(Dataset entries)
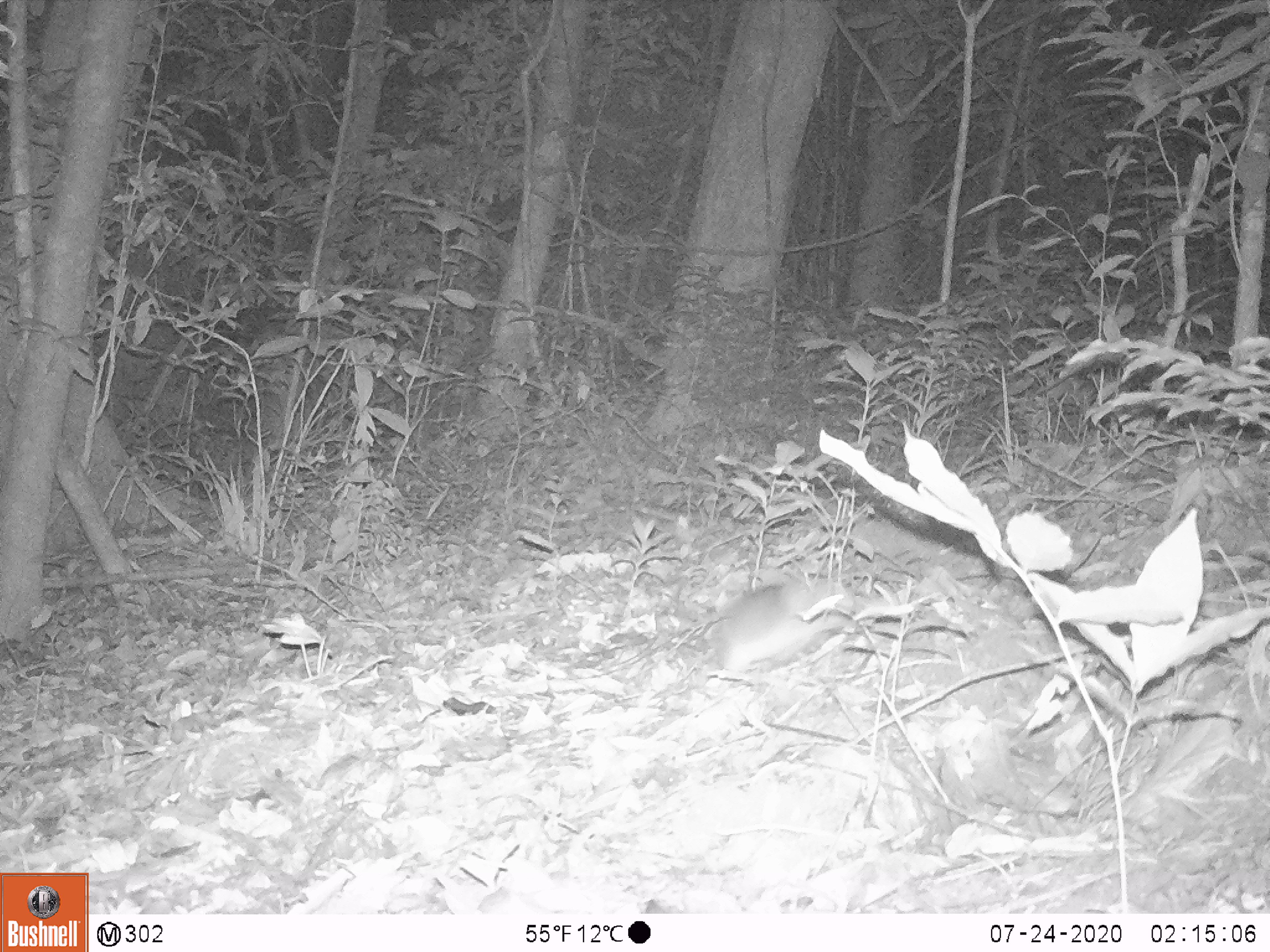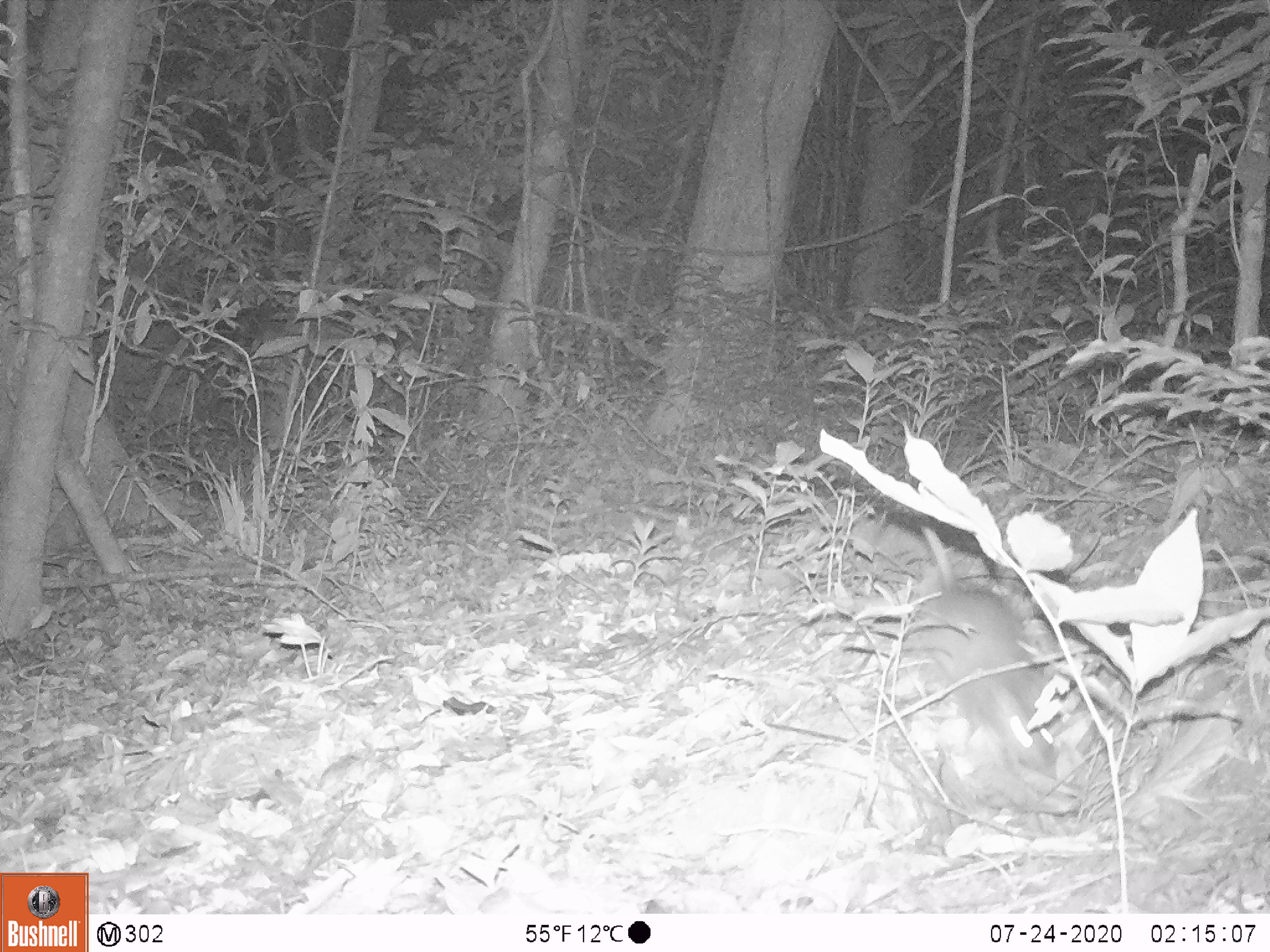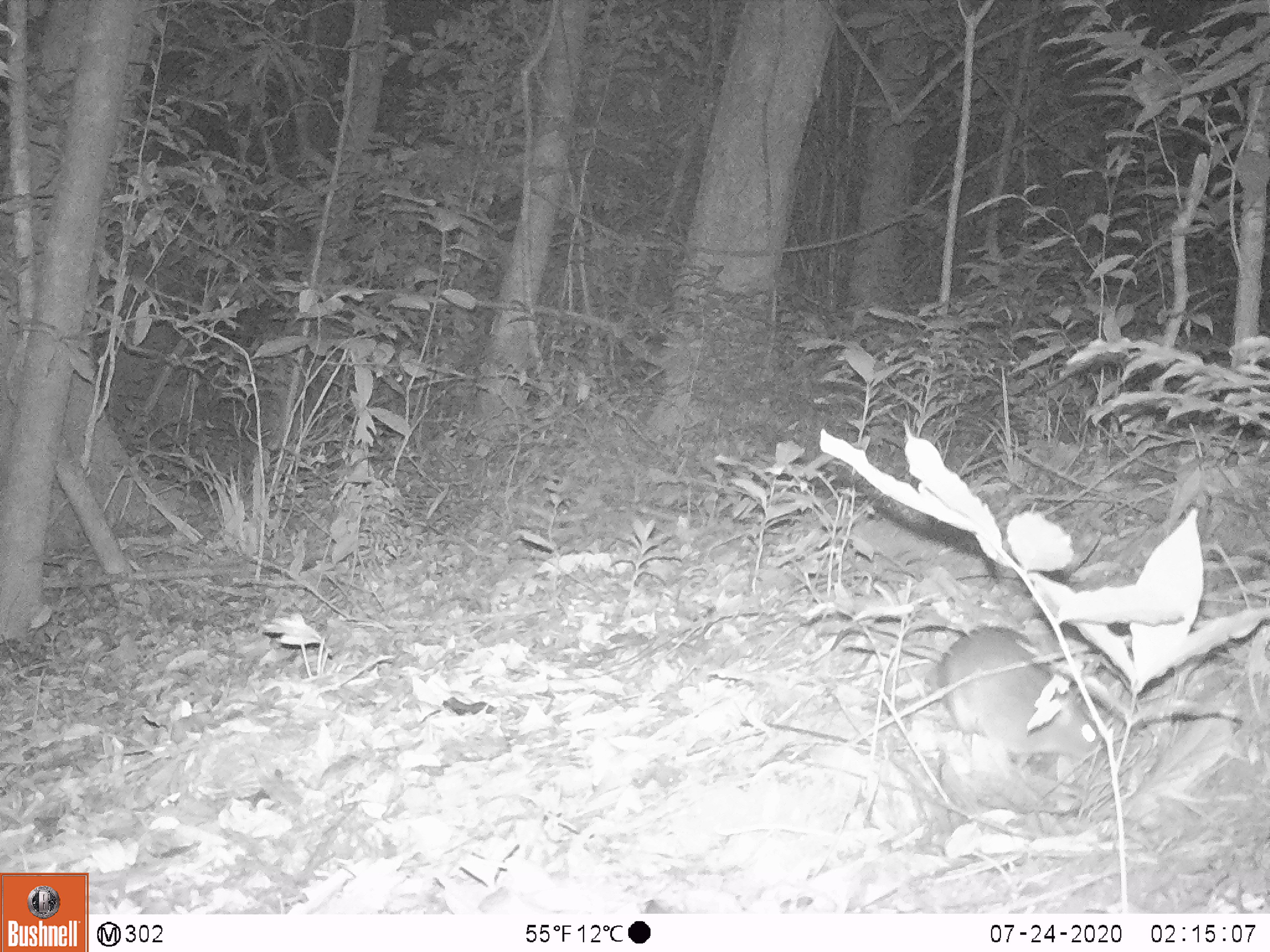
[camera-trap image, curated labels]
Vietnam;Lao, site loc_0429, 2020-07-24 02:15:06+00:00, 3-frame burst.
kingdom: Animalia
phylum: Chordata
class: Mammalia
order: Rodentia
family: Muridae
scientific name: Muridae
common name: old-world mice and rats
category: unidentified murid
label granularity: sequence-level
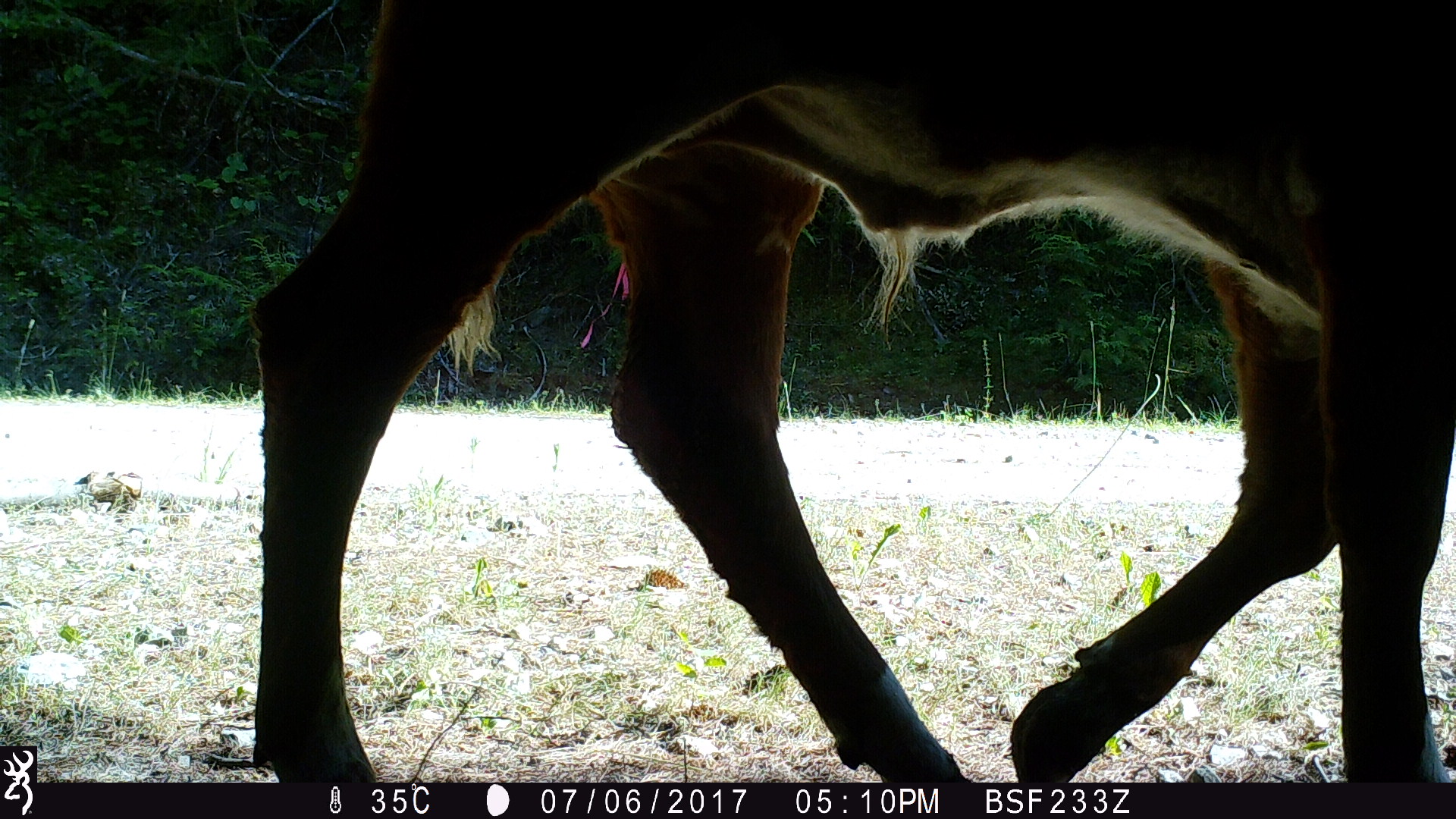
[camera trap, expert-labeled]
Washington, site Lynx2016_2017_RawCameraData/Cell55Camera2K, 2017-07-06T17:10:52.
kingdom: Animalia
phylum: Chordata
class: Mammalia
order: Artiodactyla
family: Bovidae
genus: Bos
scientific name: Bos taurus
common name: domestic cattle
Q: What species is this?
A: Domestic cattle (Bos taurus).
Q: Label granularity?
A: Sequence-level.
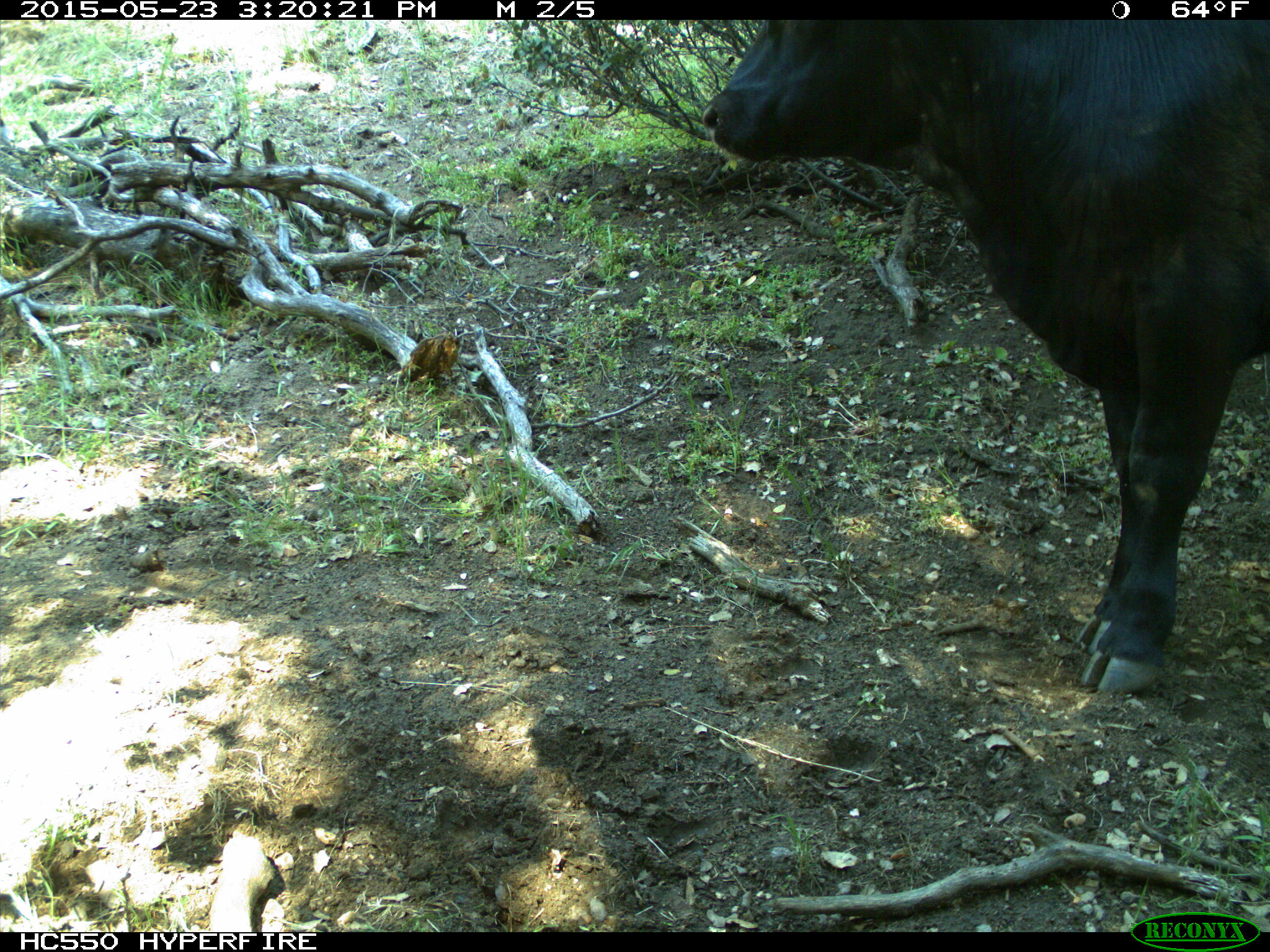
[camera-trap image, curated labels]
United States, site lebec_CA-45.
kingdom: Animalia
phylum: Chordata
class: Mammalia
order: Artiodactyla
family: Bovidae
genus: Bos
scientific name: Bos taurus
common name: domestic cow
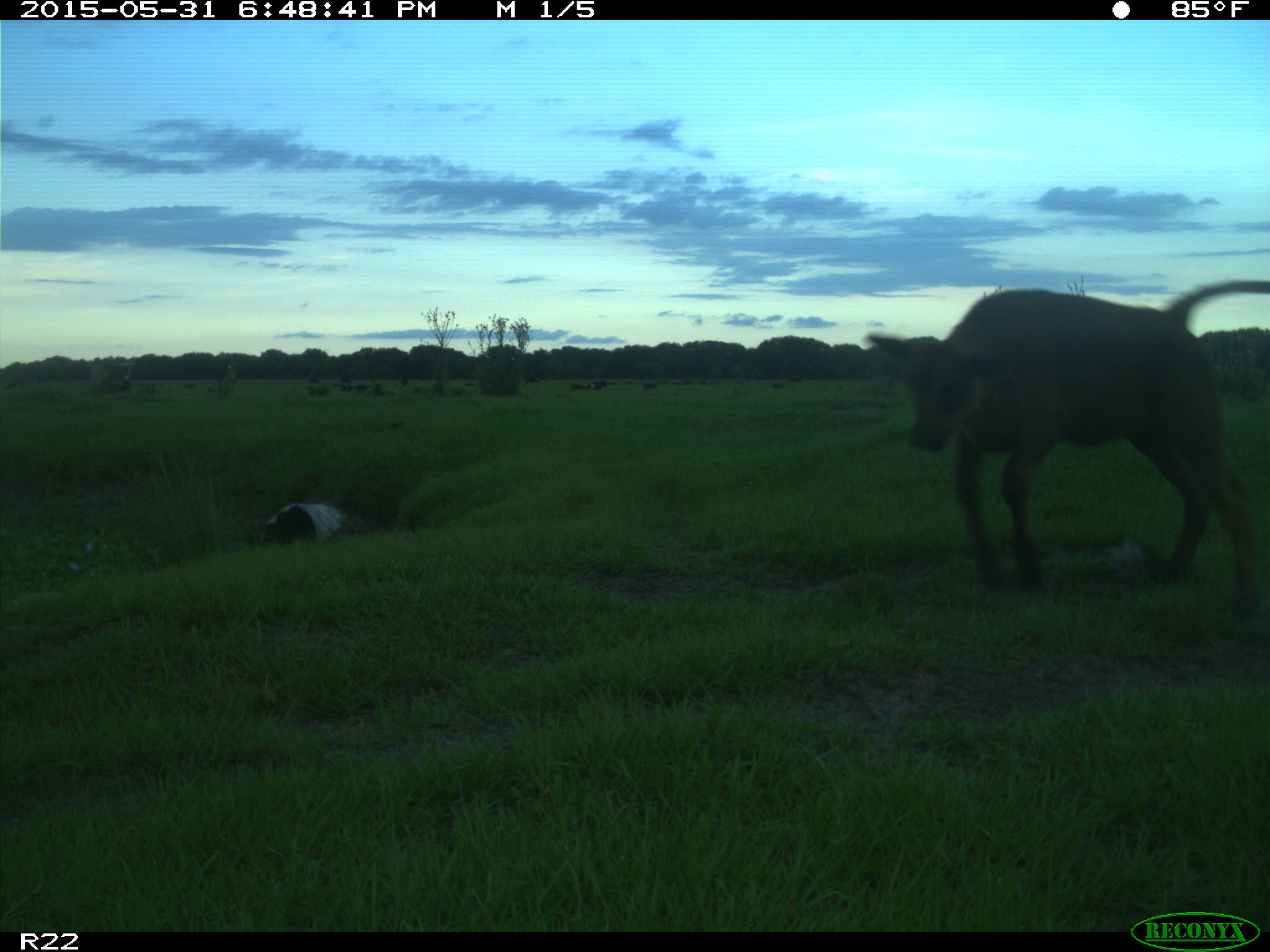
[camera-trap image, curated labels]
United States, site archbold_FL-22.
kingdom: Animalia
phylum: Chordata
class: Mammalia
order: Artiodactyla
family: Bovidae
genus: Bos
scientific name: Bos taurus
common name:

**Work required**. Write out exactly, please, the lines that start at the one containing "Q: Label granularity?" and run through the final line of the entries, both included, leaving pictures out.

**Output of the task**.
Q: Label granularity?
A: Sequence-level.
[camera-trap image, curated labels]
United States, site lebec_CA-45.
kingdom: Animalia
phylum: Chordata
class: Mammalia
order: Artiodactyla
family: Bovidae
genus: Bos
scientific name: Bos taurus
common name: domestic cow
[camera-trap image, curated labels]
United States, site archbold_FL-22.
kingdom: Animalia
phylum: Chordata
class: Mammalia
order: Artiodactyla
family: Bovidae
genus: Bos
scientific name: Bos taurus
common name:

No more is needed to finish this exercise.